If you start looking at his humor, you never see Paul going for anything outside of his unique take on the obvious next step.
Let’s go back to Paul’s urinal prank on Jason Segal. He tends to like penis humor. So when Paul and Jason both need to go pee, and they are next to each other at the urinal, what’s the obvious thing to say to your buddy to make him feel uncomfortable?
Or when you’re on a press junket for a movie and it feels to have a serious, professional tone to it, and there’s a mug of water for you to drink, and you drink it and you have a beard, what’s the obvious thing to do to make your co-star laugh? How about spill the water all over yourself? Then what? How about to ask to get topped-off as though it’s some cocktail… and then to keep asking to get topped-off again and again so you effectively make a mockery of the over-the-top show-business imagery of the set design.
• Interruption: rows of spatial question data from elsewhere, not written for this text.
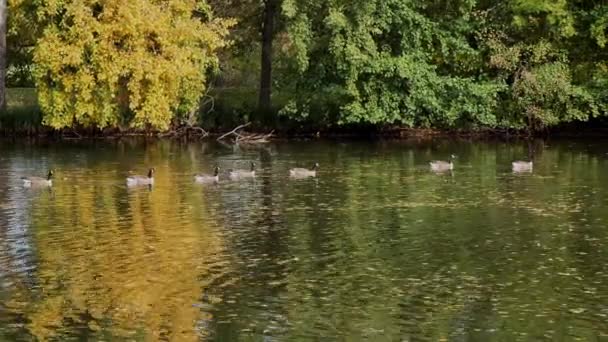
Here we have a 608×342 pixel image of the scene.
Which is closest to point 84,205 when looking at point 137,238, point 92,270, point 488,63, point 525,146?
point 137,238

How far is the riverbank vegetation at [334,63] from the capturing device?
175 ft

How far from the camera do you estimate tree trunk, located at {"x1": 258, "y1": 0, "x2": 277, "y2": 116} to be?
6088cm

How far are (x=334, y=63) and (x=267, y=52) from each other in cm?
569

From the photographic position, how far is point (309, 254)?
26.7m

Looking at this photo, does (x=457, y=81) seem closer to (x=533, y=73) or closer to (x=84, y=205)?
(x=533, y=73)

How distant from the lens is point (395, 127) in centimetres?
5956

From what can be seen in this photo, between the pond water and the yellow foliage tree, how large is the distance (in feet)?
29.1

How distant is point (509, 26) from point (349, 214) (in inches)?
1132

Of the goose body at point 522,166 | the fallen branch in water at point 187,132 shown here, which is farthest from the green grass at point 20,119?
the goose body at point 522,166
Paul doesn’t do anything mind-blowing because he knows that he himself and his natural inclinations are the special variables in the funniness equation. No more needs to be added than him and his dumb ideas.
So you, you too can be like my fantasy best friend Paul Rudd by simply trusting your own instincts. Trust your faculties. Trust yourself. And just like the secret to being happy, when everyone else is busy trying to find the answer outside of themselves, you know the magic happens right there inside of your li’l head by just going snap.